Мейбл стонала, когда врач вошел к ней, в комнате наступила тишина, мы ждали на кухне, не зная, что же там происходит, и тихонько молились. Вскоре доктор вышел.
— Это все можете убрать, — сказал он, кивнув на пеленки и алюминиевую ванночку с водой.
Мать Мейбл решила, что младенец умер, и сказала: «Упокой, господи, душу раба твоего».
— Его нет, — сказал доктор, — она такая же беременная, как я.
Мою маму и миссис Макканн эта новость потрясла. Будто кто сыграл с ними жуткую шутку. Естественно, они не поверили.
— Ничего нет, я смотрел ее, — сказал он.
— Доктор, разве такое бывает? — спросила моя мама с упреком.
— Да чушь все это, выдумки пустые, — сказал он.

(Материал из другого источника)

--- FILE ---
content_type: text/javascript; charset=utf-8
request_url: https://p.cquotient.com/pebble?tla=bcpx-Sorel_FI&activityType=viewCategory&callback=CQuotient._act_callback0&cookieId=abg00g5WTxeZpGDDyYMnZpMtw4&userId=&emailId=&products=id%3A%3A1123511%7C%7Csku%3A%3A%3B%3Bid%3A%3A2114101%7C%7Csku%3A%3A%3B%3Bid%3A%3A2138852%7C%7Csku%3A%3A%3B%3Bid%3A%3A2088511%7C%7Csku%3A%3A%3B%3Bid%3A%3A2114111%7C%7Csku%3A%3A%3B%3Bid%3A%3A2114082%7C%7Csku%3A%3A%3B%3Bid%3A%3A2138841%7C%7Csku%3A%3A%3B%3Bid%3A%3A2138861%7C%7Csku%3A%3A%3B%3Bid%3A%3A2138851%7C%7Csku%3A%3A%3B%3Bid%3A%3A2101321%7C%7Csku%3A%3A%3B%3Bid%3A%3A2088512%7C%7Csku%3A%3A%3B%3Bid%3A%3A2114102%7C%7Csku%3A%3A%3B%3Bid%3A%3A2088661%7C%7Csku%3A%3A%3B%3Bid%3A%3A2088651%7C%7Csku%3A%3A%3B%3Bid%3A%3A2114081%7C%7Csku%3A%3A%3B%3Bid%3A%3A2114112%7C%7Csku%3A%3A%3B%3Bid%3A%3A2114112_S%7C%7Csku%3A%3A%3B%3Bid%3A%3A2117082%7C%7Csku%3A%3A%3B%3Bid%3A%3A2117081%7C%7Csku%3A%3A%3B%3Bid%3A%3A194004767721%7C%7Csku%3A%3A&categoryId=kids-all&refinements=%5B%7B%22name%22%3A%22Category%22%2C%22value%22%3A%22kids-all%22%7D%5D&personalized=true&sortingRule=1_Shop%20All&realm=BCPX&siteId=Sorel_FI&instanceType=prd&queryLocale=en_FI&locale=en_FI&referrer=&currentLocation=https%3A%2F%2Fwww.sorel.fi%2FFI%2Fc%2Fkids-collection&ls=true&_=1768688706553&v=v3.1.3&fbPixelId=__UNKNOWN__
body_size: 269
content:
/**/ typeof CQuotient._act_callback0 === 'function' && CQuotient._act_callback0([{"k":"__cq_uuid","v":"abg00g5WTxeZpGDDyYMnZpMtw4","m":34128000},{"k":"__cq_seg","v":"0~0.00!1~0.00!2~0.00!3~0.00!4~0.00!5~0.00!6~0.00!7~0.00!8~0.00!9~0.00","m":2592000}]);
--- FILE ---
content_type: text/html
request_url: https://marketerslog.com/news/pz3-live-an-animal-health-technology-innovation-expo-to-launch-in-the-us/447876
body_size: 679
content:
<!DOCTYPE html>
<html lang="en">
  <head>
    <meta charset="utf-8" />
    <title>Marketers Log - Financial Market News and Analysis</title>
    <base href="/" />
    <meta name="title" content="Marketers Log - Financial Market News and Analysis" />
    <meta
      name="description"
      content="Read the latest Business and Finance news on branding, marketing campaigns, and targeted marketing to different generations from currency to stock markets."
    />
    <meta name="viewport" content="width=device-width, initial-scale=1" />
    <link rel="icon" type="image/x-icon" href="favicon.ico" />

Конечно, он был не в курсе истории Мейбл, никто не удосужился его просветить. Еще он добавил, что напрасно к нему не обратились раньше, тут же сообщил, что за визит ему положено два фунта, которые он хотел бы получить сразу. Крики в комнате смолкли, никому в голову не приходило заглянуть туда. Подойти к Мейбл. Будто она теперь отмечена клеймом позора. Мать Мейбл бросила гневный взор в ее сторону и сказала, что ее дочь одни несчастья в дом принесла. Теперь соседям придется во всем сознаться, а это было выше ее сил, чаша терпения переполнилась, барашек седых волос встал дыбом, она была похожа на горностая, который, выгнув спину, шипел и брызгал слюной. Ярость, которой она не давала выхода, была страшнее проклятий ее мужа.